While I agree that Microsoft has a problem with its business model in the new world of mobile devices, I do not follow this reasoning. There is nothing to stop Microsoft charging more for Windows Phone OS on tablets than on phones if it could get away with it. Nor is it necessarily true that Microsoft will succeed in charging as much for Windows 8 on tablets as it does for Windows 8 on PCs. In fact, that is unlikely to be be true; they will be cheaper, especially on ARM.

If it is not this then, that still leaves the question of why Microsoft has not licensed the Windows Phone 7 OS for tablets.

Microsoft has undoubtedly fumbled tablet computing and this was a costly mistake. Nevertheless, it is a company capable of strategic thinking. I think it goes something like this, in no particular order.

First, I reckon Microsoft is thinking beyond the initial OEM license income for its profits from Windows 8 tablets. It is all about the apps – 30% of the income from every app sold on the locked-down ARM edition of Windows 8. Apps tend to be cheap, and there is cost in running the store, but there is potential for ongoing income that will exceed the initial license sale.

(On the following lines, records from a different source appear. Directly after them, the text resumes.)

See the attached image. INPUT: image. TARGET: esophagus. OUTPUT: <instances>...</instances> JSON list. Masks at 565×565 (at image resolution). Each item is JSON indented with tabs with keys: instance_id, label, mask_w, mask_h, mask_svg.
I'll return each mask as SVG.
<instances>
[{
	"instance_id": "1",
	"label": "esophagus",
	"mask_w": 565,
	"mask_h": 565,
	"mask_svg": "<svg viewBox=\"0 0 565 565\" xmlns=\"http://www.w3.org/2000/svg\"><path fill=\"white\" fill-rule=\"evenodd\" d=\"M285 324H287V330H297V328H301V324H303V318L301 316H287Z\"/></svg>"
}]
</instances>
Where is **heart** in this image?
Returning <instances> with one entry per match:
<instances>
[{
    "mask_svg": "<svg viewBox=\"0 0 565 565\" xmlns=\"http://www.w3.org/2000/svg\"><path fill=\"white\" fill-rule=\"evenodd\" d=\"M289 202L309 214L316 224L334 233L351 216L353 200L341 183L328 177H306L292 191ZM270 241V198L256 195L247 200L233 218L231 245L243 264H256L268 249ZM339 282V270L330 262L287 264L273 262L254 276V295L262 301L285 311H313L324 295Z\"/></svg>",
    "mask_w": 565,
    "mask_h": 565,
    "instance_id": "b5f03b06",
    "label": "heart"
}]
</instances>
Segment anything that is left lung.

Especially if, like Apple, Microsoft insists on a cut of subscription income, in-app advertising income, and so on.

Second, Microsoft is also betting on cloud computing. Windows Phone 7 is marketed mainly as a consumer device, but Microsoft is going to play the “this is the device for professionals” card at some point. You can bet that Windows 8 tablets, and their successors, will be promoted as the ideal client for Office 365, as well as for on-premise Exchange, SharePoint and Lync. Sell a tablet, buy a customer for Office 365. Lock customers into Office 365, and sell them other cloud applications and services. Plenty of opportunity for profit.

Third, my guess is that the Windows team at Microsoft does not consider the Windows Phone 7 OS good enough to be the foundation of its future mobile platform. They respect it enough to borrow its Metro design language, along with many aspects of the development model, but in the end Sinofsky and his team were not willing to hand over the future of Windows on devices to Windows CE and Silverlight.

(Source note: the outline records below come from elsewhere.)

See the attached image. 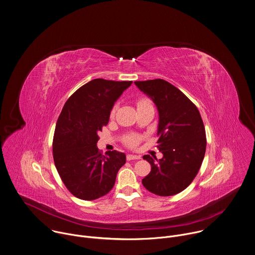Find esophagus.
<instances>
[{"instance_id": "34e87169", "label": "esophagus", "mask_w": 255, "mask_h": 255, "mask_svg": "<svg viewBox=\"0 0 255 255\" xmlns=\"http://www.w3.org/2000/svg\"><path fill=\"white\" fill-rule=\"evenodd\" d=\"M126 158H127L128 161H131V160H138V159L141 158V156H139V155H133V154H128V155L126 156Z\"/></svg>"}]
</instances>
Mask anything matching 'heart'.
<instances>
[{
	"label": "heart",
	"instance_id": "1",
	"mask_svg": "<svg viewBox=\"0 0 255 255\" xmlns=\"http://www.w3.org/2000/svg\"><path fill=\"white\" fill-rule=\"evenodd\" d=\"M136 105H137V108L140 109V108H144V107H150V106H152V103H151V101L148 98H139L136 101ZM116 111H117V105H114L112 107V109H111V112H110V117L111 118H113L115 116ZM142 139H143V136L140 135V134L129 133V134L124 136L123 142L128 147L134 148V147H136L141 142Z\"/></svg>",
	"mask_w": 255,
	"mask_h": 255
}]
</instances>
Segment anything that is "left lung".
I'll return each instance as SVG.
<instances>
[{
    "instance_id": "8db88e82",
    "label": "left lung",
    "mask_w": 255,
    "mask_h": 255,
    "mask_svg": "<svg viewBox=\"0 0 255 255\" xmlns=\"http://www.w3.org/2000/svg\"><path fill=\"white\" fill-rule=\"evenodd\" d=\"M159 112L157 148L161 159L144 155L151 164L143 186L159 196H171L187 188L201 167L206 134L197 107L175 86L162 79L136 81Z\"/></svg>"
}]
</instances>
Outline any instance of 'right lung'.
I'll return each mask as SVG.
<instances>
[{
  "mask_svg": "<svg viewBox=\"0 0 255 255\" xmlns=\"http://www.w3.org/2000/svg\"><path fill=\"white\" fill-rule=\"evenodd\" d=\"M132 81L94 79L80 87L65 103L53 139L57 171L77 198L95 200L114 186L124 153L97 148L98 132L109 122L111 109Z\"/></svg>",
  "mask_w": 255,
  "mask_h": 255,
  "instance_id": "obj_1",
  "label": "right lung"
}]
</instances>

What we are getting with the forthcoming Windows Runtime is a more deeply thought-through new platform in which .NET, native C++ code, and HTML 5 are equally well supported, and in which developers are forced to use asynchronous APIs that keep the user interface responsive. It will be a better app platform than the current Windows Phone OS; in fact, I fully expect Windows Runtime to migrate to the phone in some future version.

If Microsoft had allowed Windows Phone 7 onto tablets, it would have the difficult task of explaining to its customers how Windows 8 tablets differ from Windows Phone OS tablets as well as from those old Windows tablets from Bill Gates days.

Therefore Microsoft took the decision to wait until Windows 8 was ready. That was a bold decision, and it may be too late, but the reasoning is plausible.


Building Windows – when Microsoft shows its hand

I’m in Anaheim, California on the eve of Microsoft’s BUILD conference. I have heard the phrase “wait until BUILD” so many times from Microsoft over the last few months that it has given this conference a special flavour. After Wednesday, the company will have to think of another way to avoid awkward questions like what is happening to Silverlight.

This is the latest chapter in the progression of Windows, server client and mobile. In particular, I will be trying to understand Microsoft’s software development platform. Whatever it looks like, it will be diverse, and include native code, HTML and JavaScript, .NET code including Silverlight, and perhaps some new hybrid. What will be the pros and cons of each approach, how do developers create apps that span desktop, tablet and mobile, and how will the delivery model change in the app store era?

Interesting questions; but the other theme is about how effectively Microsoft will compete versus its competition as the importance of desktop Windows shrinks. Cloud, mobile and tablet are the themes here, and after many mis-steps time is running out.

Not much to add except “watch this space” over the next few days; though I would be interested in any specific comments or questions on Microsoft’s strategy.